**Problem**
What must be returned is the number of lines in the records holding the word "medium", with no other text.

**Records supplied**
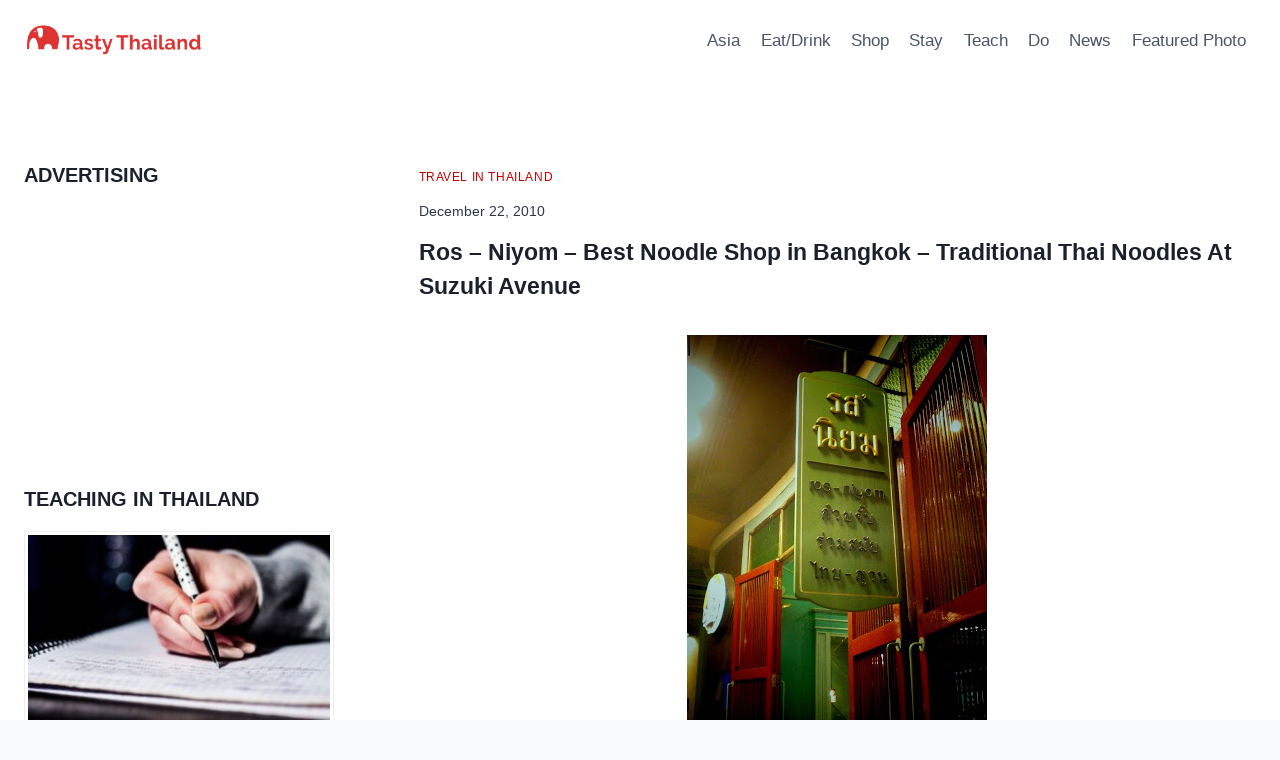

--- FILE ---
content_type: text/html; charset=utf-8
request_url: https://www.google.com/recaptcha/api2/aframe
body_size: 267
content:
<!DOCTYPE HTML><html><head><meta http-equiv="content-type" content="text/html; charset=UTF-8"></head><body><script nonce="EUUdYOImvYsJqteBkmW-5w">/** Anti-fraud and anti-abuse applications only. See google.com/recaptcha */ try{var clients={'sodar':'https://pagead2.googlesyndication.com/pagead/sodar?'};window.addEventListener("message",function(a){try{if(a.source===window.parent){var b=JSON.parse(a.data);var c=clients[b['id']];if(c){var d=document.createElement('img');d.src=c+b['params']+'&rc='+(localStorage.getItem("rc::a")?sessionStorage.getItem("rc::b"):"");window.document.body.appendChild(d);sessionStorage.setItem("rc::e",parseInt(sessionStorage.getItem("rc::e")||0)+1);localStorage.setItem("rc::h",'1767607098137');}}}catch(b){}});window.parent.postMessage("_grecaptcha_ready", "*");}catch(b){}</script></body></html>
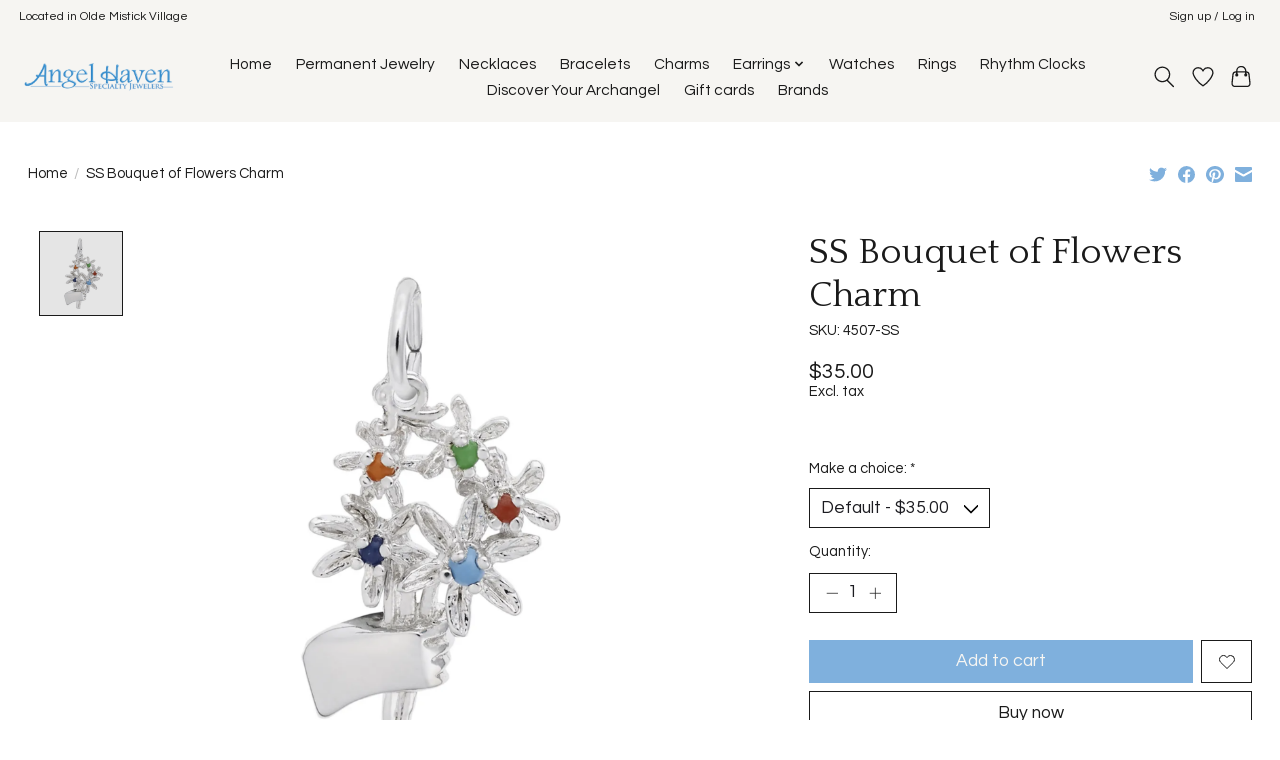

--- FILE ---
content_type: text/css; charset=UTF-8
request_url: https://cdn.shoplightspeed.com/shops/666835/themes/13296/assets/settings.css?2025010115370220210104183204
body_size: 215
content:
:root {
  --color-primary: #7fb0dd;
  --color-bg: #ffffff;
  --color-contrast-higher: #1a1a1a;
  --color-contrast-high: rgba(#1a1a1a, .75);
  --color-contrast-medium: rgba(#1a1a1a, .5);
  --color-contrast-lower: rgba(#1a1a1a, .15);
  --font-primary: Questrial;
  --font-headings: Quattrocento;
}
.color-contrast-medium {
  color: rgba(26, 26, 26, 0.5);
}
.color-contrast-low {
  color: rgba(26, 26, 26, 0.3);
}
.bg-contrast-lower, .bones__line, .s-tabs__list::after {
  background-color: rgba(26, 26, 26, 0.15);
}
.main-header__top-section {
  background-color: #f6f5f2;
  color: #1a1a1a;
}
.main-header__top-section .main-header__link, .main-header__top-section .main-header__link:hover {
  color: #1a1a1a;
}
.main-header__logo {
  height: 75px;
}
.main-header__mobile-content .main-header__logo {
  height: 56.25px;
}
.main-header__nav::before {
  height: calc(56.25px + (var(--space-xxs) *2));
}
.main-header--mobile .main-header__item:not(:last-child) {
  border-bottom: 1px solid rgba(26, 26, 26, 0.2);
}
.main-header--mobile .main-header__dropdown, .main-footer .border-top, .main-footer.border-top {
  border-top: 1px solid rgba(26, 26, 26, 0.2);
}
.btn--primary {
  background-color: #7fb0dd;
  color: #f6f5f2;
}
.btn--primary:hover {
  background-color: rgba(127, 176, 221, 0.65);
}
.bundle__plus {
  background-color: #7fb0dd;
  color: #f6f5f2;
}
body {
  background-color: #ffffff;
  color: #1a1a1a;
}
.bg {
  background-color: #ffffff;
}
.main-header:not(.main-header--transparent), .main-footer, .coming-soon {
  background-color: #f6f5f2;
  color: #1a1a1a;
  --color-bg: #f6f5f2;
}
.main-header__search-form.bg {
  background-color: #f6f5f2;
}
@media (min-width: 64rem) {
  .dropdown__menu, .main-header__dropdown {
    background-color: #ffffff;
  }
  .main-header__dropdown-link {
    color: #1a1a1a;
  }
}


--- FILE ---
content_type: text/javascript;charset=utf-8
request_url: https://www.angelhaven.com/services/stats/pageview.js?product=55167254&hash=afad
body_size: -413
content:
// SEOshop 21-01-2026 15:58:50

**Reply to the exercise**
2